• _Text excerpt_
# # # # # # #
# Options over commodities



## Ageo (30 October 2008)

Guys i have traded options for a while now but only over shares..... Is it possible to trade options over say oil/gold? the reason being is buying a call option will allow me to have a maximum risk of the premium i paid (plus brokerage) and i dont need to worry about being stopped out etc....

I have never looked into futures but is this the way?

Looking at placing longer term trades over some commodities.....

Any thoughts would be appreciated.


----------



## mazzatelli1000 (30 October 2008)

Ageo said:


> Guys i have traded options for a while now but only over shares..... Is it possible to trade options over say oil/gold? the reason being is buying a call option will allow me to have a maximum risk of the premium i paid (plus brokerage) and i dont need to worry about being stopped out etc....
> 
> I have never looked into futures but is this the way?
> 
> ...




Straight futures would be the best choice if you want to deal with commodities IMHO

There are options over commodity futures but they are notoriously illiquid

There are also ETF's in the US that have liquid options on them that you can play with e.g. GLD, OIH, XLE


----------



## Ageo (30 October 2008)
# # # # # # #
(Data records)
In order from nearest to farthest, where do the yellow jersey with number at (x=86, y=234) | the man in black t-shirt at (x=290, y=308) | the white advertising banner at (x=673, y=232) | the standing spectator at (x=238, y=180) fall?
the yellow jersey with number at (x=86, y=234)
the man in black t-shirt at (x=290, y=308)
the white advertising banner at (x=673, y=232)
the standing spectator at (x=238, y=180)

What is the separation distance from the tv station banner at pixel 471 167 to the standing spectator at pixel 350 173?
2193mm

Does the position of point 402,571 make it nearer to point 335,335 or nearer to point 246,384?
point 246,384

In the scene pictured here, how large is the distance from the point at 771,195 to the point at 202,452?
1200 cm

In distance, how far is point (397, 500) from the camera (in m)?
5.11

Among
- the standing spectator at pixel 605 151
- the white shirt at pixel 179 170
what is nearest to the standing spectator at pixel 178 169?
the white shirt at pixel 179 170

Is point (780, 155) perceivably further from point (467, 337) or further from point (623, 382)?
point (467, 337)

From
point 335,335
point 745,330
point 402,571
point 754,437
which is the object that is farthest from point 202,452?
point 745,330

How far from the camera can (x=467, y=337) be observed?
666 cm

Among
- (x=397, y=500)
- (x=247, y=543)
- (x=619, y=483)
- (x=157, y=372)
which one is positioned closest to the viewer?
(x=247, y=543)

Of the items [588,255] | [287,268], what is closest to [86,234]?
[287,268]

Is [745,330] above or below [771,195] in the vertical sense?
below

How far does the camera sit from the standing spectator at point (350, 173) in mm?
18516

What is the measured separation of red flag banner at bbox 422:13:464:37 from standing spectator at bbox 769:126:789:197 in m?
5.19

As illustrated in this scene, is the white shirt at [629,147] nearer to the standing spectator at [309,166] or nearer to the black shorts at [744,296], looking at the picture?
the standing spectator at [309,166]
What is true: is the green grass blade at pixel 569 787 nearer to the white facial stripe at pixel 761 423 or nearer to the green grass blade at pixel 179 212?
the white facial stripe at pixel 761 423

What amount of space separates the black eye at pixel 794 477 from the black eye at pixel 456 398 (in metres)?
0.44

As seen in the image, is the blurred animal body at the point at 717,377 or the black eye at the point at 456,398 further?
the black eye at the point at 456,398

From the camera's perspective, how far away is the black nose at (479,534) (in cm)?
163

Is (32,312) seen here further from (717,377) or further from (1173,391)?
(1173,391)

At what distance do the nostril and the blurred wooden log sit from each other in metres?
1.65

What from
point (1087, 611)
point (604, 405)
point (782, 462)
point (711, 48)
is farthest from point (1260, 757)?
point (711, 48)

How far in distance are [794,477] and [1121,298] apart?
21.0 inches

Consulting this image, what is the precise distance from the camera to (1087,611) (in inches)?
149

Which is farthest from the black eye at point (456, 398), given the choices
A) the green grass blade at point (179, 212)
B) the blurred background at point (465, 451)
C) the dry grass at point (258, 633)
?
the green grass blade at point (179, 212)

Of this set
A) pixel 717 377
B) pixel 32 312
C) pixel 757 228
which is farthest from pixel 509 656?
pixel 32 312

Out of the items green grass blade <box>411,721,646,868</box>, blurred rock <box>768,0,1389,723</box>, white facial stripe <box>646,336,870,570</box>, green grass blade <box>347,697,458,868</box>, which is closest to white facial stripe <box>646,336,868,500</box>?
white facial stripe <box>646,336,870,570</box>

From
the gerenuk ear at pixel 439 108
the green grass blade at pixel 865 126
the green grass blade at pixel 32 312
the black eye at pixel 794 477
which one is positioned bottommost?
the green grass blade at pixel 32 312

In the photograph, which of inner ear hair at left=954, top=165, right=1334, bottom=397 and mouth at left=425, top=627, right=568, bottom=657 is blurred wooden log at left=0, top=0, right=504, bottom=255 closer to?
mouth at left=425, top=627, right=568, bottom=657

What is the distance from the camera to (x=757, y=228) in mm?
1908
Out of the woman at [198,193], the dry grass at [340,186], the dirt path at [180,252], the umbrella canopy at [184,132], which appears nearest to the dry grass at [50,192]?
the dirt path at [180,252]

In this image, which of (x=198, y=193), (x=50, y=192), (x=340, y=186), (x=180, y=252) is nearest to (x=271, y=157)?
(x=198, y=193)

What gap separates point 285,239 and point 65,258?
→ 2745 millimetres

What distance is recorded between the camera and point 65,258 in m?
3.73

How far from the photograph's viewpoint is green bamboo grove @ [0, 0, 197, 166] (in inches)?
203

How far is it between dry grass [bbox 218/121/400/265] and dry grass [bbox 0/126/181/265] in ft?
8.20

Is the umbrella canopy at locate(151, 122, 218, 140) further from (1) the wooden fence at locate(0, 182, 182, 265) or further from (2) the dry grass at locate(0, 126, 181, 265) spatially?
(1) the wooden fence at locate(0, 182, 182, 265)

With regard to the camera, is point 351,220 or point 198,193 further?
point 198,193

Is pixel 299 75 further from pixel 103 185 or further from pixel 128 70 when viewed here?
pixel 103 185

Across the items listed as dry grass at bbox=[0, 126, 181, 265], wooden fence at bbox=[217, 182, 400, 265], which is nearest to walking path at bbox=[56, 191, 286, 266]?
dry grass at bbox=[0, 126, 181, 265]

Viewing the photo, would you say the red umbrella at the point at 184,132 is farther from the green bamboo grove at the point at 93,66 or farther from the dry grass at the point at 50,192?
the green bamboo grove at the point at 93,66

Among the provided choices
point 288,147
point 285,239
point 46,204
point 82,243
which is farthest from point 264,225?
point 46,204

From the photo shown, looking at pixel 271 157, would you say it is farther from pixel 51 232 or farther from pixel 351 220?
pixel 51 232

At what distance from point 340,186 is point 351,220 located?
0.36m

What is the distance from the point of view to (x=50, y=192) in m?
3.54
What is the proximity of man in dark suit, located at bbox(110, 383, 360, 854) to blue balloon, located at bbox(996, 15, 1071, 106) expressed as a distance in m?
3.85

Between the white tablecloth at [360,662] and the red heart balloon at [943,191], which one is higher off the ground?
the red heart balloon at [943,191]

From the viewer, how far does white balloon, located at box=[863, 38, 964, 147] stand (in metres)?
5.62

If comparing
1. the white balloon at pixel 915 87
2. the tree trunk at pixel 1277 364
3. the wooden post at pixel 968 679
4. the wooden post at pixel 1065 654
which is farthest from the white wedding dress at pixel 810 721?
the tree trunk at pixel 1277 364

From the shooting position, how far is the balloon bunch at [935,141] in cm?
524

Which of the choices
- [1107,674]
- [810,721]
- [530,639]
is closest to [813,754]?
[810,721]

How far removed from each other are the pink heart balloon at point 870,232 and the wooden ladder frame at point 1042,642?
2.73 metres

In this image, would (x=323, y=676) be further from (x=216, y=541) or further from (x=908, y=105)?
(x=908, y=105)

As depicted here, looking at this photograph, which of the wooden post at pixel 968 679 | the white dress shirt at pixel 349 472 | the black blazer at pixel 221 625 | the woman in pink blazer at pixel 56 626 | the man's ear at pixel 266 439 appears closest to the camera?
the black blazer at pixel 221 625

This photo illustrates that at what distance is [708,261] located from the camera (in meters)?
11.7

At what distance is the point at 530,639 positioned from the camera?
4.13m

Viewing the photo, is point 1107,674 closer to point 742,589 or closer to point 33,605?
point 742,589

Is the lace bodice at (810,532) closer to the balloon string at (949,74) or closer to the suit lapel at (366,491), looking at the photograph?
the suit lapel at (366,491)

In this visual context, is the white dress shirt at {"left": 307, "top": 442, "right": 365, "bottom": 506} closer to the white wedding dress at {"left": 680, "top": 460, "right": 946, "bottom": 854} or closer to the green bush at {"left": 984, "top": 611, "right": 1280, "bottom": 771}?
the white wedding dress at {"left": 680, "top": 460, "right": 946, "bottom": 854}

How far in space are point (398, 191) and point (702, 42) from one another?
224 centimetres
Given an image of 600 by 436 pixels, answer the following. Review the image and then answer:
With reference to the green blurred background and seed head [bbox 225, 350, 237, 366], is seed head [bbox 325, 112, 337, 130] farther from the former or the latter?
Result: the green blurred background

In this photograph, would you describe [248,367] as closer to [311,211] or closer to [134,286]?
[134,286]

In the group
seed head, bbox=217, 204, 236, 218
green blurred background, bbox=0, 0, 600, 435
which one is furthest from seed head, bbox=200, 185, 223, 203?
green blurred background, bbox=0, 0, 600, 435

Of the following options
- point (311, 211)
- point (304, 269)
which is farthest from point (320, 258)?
# # # # # # #
• _Tasks for this exercise_
**1)** Decide whether each statement agrees with the commodities options thread, answering yes or no and quoting the deciding words from it: (a) The reply says options over commodity futures are notoriously illiquid. (b) Ageo says he has already traded options over oil. (c) The reply names GLD as a US ETF with liquid options.
**2)** Pick out every line of the listing that contains the word "space" and copy each of those lines.
The commodities options thread and the listing are separate, unrelated material.

• _Responses to the tasks_
**1)**
(a) Yes: "There are options over commodity futures but they are notoriously illiquid"
(b) No: "i have traded options for a while now but only over shares"
(c) Yes: "There are also ETF's in the US that have liquid options on them that you can play with e.g. GLD, OIH, XLE"

**2)**
What amount of space separates the black eye at pixel 794 477 from the black eye at pixel 456 398 (in metres)?
How far in space are point (398, 191) and point (702, 42) from one another?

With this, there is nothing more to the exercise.